= Brooklyn Heights (book) =

Book by Miral al-Tahawy

First edition

Brooklyn Heights is the fourth novel by Egyptian writer Miral al-Tahawy. It was shortlisted for the Arabic Booker Prize for 2011 and won the 2010 Naguib Mahfouz Medal for Literature The novel, released in Arabic in 2010, was published in an English translation by Sameh Salim from the American University in Cairo Press the following year. Al-Tahawy holds a doctorate in Arabic literature from Cairo University and teaches at Arizona State University in Phoenix, Arizona.

Miral Al-Tahawy, a member of the Al-Hanadi tribe, grew up in a conservative Bedouin village in the eastern Nile Delta. Although "Brooklyn Heights" takes place in the present day, soon after President Obama's election in 2008, her family life and the influence of Bedouin tribal customs, are told in flashbacks. The highly autobiographical novel relates the emigrant experience in New York City of an Egyptian Bedouin woman and her son.

== Plot summary ==

Hend and her 8-year-old son move to Flatbush Avenue in Brooklyn Heights, Brooklyn. in an attempt to escape her failed marriage and the restrictiveness of her family. The story juxtaposes Hend and her son and their attitudes towards the United States. While everything around Hend reminds her of her homeland, her son feels at ease with American culture. Her fortune at a Chinese restaurant triggers a flashback to her life in the Nile Delta.

Hend's father was a lawyer who chose to stroll around town in elegant clothing instead of practicing law. In the evenings he often held meetings in the reception house with his friends.

Hend's parents fought over money daily, and it put an extreme strain on their marriage. Similar to her parents, Hend was also involved in a disconsolate marriage that ended with her husband leaving her.

A few months after Hend's husband left her, he returned to the house where he found her and her son playing basketball outside and asked to join them. Hend's son ends up scoring 57 points and 37 rebounds which incited Hend to take her son to Brooklyn for professional team tryouts.

Hend relocated to Brooklyn with the visa she inherited from her husband. She dreams of being a writer but instead finds a job at Dunkin' Donuts in the oldest neighborhood of Arab-American immigrants, the "Brooklyn Gulf". She takes English lessons at night, hoping to find a respectable job, such as a painter, a writer, or an actress.
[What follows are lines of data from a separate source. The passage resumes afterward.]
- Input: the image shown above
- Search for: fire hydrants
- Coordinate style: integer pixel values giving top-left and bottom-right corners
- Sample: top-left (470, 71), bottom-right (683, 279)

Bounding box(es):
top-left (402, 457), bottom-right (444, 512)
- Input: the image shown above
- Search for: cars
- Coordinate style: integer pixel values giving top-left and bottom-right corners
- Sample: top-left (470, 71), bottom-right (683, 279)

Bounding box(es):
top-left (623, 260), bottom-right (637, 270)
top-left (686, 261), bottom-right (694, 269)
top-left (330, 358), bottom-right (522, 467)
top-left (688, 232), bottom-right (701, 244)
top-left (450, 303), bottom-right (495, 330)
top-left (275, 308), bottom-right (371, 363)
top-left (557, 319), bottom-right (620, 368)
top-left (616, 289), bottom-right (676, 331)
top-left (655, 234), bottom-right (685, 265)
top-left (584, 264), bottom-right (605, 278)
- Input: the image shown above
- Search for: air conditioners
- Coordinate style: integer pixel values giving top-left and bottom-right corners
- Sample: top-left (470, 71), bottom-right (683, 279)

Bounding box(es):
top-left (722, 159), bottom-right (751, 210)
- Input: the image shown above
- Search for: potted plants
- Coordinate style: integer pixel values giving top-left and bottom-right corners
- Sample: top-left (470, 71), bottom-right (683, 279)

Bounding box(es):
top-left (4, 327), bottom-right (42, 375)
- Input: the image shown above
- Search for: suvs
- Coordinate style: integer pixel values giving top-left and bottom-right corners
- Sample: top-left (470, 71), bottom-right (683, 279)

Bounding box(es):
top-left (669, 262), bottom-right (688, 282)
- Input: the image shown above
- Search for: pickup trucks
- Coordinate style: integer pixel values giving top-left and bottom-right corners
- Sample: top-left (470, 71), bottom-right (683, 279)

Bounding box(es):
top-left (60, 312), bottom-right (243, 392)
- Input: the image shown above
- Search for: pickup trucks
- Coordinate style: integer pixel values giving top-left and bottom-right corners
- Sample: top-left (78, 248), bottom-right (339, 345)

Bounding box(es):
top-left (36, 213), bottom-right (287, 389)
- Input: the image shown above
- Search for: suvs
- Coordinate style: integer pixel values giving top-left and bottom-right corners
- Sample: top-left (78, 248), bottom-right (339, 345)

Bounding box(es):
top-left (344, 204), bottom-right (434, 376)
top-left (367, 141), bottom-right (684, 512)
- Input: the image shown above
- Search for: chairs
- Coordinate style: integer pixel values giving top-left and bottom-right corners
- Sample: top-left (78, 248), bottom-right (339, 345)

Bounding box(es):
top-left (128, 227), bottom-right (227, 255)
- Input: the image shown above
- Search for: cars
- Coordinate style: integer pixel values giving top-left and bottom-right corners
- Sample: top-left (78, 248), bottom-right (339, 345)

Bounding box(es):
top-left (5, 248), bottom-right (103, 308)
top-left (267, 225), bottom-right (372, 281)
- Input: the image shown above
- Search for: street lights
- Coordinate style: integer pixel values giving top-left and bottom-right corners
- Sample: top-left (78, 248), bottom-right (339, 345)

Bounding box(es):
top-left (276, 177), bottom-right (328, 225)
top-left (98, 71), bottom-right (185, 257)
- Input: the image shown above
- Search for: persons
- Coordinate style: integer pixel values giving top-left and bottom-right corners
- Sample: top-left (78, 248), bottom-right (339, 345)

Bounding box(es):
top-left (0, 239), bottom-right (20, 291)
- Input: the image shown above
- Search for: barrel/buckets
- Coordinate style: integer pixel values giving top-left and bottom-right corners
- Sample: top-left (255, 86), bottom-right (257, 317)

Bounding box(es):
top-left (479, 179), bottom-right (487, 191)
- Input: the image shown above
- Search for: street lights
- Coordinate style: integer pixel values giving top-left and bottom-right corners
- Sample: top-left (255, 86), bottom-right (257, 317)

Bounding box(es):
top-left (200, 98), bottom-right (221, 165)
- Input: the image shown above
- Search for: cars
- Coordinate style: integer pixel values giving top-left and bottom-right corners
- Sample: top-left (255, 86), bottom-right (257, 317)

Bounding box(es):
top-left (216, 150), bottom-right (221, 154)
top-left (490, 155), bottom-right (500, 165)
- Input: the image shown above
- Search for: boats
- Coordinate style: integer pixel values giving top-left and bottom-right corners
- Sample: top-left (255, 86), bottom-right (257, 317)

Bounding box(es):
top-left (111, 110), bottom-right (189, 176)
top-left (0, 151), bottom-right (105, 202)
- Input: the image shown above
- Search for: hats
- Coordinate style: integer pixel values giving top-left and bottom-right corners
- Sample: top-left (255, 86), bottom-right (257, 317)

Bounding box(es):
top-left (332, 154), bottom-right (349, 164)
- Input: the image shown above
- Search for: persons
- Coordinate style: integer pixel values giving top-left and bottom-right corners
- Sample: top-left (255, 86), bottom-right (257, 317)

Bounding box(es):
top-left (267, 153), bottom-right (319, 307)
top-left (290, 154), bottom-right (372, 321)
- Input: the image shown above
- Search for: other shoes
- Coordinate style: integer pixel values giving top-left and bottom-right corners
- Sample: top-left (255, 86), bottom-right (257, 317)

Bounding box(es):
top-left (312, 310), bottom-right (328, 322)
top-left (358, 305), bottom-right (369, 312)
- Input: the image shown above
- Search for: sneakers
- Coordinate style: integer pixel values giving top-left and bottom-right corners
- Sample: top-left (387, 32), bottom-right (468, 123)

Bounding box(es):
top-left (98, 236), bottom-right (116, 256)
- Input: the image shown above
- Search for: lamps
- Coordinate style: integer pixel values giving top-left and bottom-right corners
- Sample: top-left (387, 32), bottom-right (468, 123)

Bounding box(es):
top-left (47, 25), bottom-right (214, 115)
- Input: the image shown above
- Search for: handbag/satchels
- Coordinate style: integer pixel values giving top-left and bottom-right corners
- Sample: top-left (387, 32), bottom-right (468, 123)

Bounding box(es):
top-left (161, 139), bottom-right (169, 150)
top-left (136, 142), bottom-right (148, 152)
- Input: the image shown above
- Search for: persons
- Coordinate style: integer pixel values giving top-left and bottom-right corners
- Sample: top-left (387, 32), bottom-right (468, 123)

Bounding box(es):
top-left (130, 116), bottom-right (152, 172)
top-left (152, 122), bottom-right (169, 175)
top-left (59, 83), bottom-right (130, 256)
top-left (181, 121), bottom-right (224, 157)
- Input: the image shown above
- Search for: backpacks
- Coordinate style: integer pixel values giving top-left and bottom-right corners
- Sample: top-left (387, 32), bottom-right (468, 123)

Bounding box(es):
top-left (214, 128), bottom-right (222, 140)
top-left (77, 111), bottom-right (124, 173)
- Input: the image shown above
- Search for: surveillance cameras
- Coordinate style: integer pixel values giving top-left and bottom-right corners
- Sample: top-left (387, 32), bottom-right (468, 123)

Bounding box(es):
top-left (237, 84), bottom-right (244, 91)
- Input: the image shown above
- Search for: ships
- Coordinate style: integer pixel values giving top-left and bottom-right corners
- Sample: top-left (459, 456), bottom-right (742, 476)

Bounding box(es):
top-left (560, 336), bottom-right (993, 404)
Hend takes tango lessons from an American man in her apartment building and dates him a couple of times, but he quickly moves on to one of her friends, who spends nights with him. Her friendships with women are equally brief.

She reads poetry to Ziyad, a Palestinian baker who dreams of making movies like Pulp Fiction. Finally, both their dreams come true. He shoots a short film about an Arab immigrant family, with Hend playing the mother.